Con la bandiera che sventola sulla collina di Mistenur, e prende così il posto di quella dello Stato Islamico, Kobane liberata è il segno della possibilità di sconfiggere l'ISIS. Non solo; è il simbolo della difesa dell'uguaglianza, della giustizia e dell'autodifesa del proprio territorio, il Rojava, e in questo costituisce un'alternativa politica radicale.
Ozlem Tanrikulu è la presidente di UIKI-onlus, l'Ufficio di informazione sul Kurdistan in Italia, impegnato a denunciare la repressione e la violazione dei diritti cui è sottoposto il popolo kurdo, a promuovere la pace e la solidarietà tra i popoli attraverso attività di sensibilizzazione e informazione. A Roma per discutere della resistenza kurda nel Rojava, Ozlem ci parla del significato della liberazione di Kobane e del ruolo, centrale, che le guerrigliere kurde hanno ricoperto nella lotta contro l'ISIS.

Le guerrigliere kurde sono state in primo piano nella lotta contro l'IS. Puoi parlarci del ruolo che le donne ricoprono nella cultura kurda e nella lotta armata?

Nel movimento curdo, le donne stanno prendendo parte alla lotta per l'autodeterminazione in tutti i settori della società. Le forze di difesa sono solo uno dei vari ambiti. Il lavoro di controinformazione e di denuncia, il lavoro di cura e di sostegno insieme al lavoro per la pace - come quello svolto dalle organizzazioni sociali delle donne, dalle cooperative, dalle "madri per la pace" ad esempio -, seppure possa essere visto come l'esercizio di un ruolo più tradizionalmente femminile, mostra la strada verso nuovi rapporti di genere basati sulla libertà e liberi dall'oppressione. Ne fa parte anche la scelta della co-presidenza, ossia la doppia rappresentanza di genere per ciascun incarico di responsabilità, dal punto di vista militare così come per le cariche elettive. Nelle sue analisi, il nostro presidente Öcalan ha chiarito come la donna sia sottoposta a una doppia oppressione, come curda e come donna, un'oppressione trasversale, ma come nell'antichità non fosse così, poiché le donne godevano di molta libertà e autonomia. A livello pratico, nell'attività politica rivoluzionaria all'interno del movimento kurdo, le donne hanno trovato uno spazio di libertà che ha permesso loro di conquistare rispetto e dignità e di affrancarsi dai ruoli subordinati tradizionali. Le donne hanno saputo dimostrare di valere quanto e anche più dei loro compagni maschi. C'è ancora molto da fare ovviamente, perché la mentalità feudale saldata alla modernità capitalistica è molto pervasiva, nessuna e nessuno ne è totalmente immune.

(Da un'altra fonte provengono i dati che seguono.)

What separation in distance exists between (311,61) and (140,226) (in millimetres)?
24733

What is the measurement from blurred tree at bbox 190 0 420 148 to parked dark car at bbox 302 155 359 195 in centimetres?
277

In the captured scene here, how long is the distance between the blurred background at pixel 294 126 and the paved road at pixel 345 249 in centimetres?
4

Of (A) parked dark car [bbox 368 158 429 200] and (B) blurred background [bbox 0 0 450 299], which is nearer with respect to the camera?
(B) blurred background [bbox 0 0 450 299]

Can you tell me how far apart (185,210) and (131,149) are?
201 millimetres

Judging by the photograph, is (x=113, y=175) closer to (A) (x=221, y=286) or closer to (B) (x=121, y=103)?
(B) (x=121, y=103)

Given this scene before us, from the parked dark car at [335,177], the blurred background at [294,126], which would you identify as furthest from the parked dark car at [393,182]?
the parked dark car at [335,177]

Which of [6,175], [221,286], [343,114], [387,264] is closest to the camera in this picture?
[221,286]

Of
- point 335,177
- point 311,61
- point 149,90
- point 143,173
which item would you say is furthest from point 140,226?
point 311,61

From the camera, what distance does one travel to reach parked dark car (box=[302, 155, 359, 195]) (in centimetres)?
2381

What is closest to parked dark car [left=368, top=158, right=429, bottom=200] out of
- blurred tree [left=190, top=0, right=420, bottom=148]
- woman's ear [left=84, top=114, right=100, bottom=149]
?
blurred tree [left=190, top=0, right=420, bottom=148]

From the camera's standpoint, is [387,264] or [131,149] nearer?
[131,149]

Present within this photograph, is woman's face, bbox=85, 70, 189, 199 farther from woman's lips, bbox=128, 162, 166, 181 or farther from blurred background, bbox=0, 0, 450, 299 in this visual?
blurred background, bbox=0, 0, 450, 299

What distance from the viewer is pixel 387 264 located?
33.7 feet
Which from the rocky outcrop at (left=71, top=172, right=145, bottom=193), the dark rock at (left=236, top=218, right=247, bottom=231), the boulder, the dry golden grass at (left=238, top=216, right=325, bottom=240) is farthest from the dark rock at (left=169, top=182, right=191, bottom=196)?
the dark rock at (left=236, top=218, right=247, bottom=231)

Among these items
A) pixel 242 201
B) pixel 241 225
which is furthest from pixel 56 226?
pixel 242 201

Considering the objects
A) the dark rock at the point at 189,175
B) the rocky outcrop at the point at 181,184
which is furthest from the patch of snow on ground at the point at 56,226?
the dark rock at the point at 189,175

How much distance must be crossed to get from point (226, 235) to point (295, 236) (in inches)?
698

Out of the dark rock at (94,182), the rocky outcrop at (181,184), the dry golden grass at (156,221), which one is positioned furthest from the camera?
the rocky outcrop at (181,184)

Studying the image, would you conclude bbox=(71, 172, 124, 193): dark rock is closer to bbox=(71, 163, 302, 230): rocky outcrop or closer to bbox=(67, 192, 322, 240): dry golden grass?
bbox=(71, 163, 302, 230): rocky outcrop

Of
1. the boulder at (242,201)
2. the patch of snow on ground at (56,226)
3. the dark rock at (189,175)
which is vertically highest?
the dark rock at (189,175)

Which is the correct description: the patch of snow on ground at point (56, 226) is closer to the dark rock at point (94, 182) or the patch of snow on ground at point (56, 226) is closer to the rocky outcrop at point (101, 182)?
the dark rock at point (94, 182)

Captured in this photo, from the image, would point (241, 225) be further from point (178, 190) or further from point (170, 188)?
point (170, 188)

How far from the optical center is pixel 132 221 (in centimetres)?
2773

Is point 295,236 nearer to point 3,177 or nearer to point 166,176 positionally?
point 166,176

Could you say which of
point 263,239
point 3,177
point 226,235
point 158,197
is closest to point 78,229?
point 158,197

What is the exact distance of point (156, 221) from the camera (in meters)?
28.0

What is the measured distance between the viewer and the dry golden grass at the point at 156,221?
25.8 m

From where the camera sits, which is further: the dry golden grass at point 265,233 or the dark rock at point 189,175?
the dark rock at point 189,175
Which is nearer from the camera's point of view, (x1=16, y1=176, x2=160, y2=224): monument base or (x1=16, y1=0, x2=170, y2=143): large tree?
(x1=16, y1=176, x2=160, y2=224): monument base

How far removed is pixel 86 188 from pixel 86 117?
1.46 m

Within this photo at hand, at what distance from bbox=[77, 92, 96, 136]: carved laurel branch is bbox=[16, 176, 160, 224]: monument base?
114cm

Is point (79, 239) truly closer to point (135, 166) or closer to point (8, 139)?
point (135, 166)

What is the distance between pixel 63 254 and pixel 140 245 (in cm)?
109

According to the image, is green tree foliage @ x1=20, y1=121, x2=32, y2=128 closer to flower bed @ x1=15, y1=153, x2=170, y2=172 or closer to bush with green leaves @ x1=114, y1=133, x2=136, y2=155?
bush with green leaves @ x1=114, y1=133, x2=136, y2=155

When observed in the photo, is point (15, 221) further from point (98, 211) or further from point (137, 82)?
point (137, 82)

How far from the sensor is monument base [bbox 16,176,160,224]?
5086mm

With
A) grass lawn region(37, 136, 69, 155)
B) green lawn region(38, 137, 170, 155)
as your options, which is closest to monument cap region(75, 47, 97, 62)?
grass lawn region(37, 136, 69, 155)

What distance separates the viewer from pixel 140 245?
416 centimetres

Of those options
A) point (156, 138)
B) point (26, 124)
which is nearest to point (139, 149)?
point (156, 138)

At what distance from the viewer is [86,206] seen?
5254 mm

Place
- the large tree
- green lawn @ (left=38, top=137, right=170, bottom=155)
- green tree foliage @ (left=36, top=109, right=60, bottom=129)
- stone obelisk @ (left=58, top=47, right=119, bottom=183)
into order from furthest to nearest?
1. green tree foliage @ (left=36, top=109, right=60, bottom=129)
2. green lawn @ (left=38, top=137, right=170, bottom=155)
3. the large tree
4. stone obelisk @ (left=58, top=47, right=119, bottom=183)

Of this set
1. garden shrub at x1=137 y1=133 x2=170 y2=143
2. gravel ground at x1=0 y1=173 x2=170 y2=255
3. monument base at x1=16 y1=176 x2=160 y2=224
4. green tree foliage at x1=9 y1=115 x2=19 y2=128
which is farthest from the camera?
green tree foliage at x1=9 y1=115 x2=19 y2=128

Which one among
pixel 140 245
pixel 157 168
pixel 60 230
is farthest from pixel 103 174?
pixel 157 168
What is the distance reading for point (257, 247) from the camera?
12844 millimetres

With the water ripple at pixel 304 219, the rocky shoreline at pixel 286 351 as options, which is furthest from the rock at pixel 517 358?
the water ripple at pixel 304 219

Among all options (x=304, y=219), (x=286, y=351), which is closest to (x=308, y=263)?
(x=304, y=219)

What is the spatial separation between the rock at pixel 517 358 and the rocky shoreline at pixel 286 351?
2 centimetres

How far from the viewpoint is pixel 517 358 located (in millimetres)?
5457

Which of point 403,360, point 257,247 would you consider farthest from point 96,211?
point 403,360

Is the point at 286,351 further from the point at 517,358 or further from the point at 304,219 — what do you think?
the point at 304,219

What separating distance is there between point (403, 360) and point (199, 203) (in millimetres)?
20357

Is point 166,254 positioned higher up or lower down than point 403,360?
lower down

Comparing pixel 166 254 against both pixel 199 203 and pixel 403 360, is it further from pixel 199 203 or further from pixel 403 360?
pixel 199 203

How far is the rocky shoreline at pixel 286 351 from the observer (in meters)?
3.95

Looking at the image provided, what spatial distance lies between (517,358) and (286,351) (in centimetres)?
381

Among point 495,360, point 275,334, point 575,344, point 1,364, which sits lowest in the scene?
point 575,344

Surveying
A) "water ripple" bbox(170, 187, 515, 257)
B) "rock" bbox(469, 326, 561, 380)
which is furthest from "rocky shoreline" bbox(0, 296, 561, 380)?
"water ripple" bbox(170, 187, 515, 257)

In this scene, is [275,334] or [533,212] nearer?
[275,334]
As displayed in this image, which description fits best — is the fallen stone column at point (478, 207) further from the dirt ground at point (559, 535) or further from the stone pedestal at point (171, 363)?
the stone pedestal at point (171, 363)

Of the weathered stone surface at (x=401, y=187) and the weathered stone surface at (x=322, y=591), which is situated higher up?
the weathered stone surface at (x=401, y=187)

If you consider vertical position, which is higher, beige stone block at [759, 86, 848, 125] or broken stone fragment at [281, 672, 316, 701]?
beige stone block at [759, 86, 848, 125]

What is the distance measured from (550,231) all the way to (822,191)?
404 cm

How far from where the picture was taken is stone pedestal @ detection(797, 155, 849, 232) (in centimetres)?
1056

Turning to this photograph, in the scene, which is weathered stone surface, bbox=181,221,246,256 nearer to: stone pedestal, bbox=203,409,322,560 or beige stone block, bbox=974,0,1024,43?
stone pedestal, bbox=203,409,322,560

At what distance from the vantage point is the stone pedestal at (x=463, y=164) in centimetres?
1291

A tuo parere, che conseguenze comporta la liberazione di Kobane?

La liberazione di Kobane è un bellissimo risultato al quale siamo arrivati grazie alla determinazione e all'eroica resistenza della popolazione, della città e dei tanti che sono accorsi in suo sostegno, nonostante le difficoltà poste al confine dalla Turchia. Ma non è finita qui. I villaggi intorno alla città sono ancora in mano a ISIS così come proseguono i combattimenti per liberare la regione di Şengal in Iraq, il monte sacro agli Ezidi, e le altre zone in mano ai terroristi. Dunque, sono ancora valide e urgenti le richieste di un corridoio umanitario per portare aiuti alla popolazione civile e per ricostruire oggi la città di Kobane. Riconoscere i cantoni del Rojava e ciò che a livello sociale stanno praticando, e isolare quei paesi che ancora sostengono e supportano le bande di ISIS, paesi che non hanno a cuore la pace e i diritti dei popoli, ma che perseguono i propri interessi. Serve, dopo la liberazione di Kobane, un cambiamento nella politica della regione senza il quale non si potrà arrivare alla pace e alla stabilità.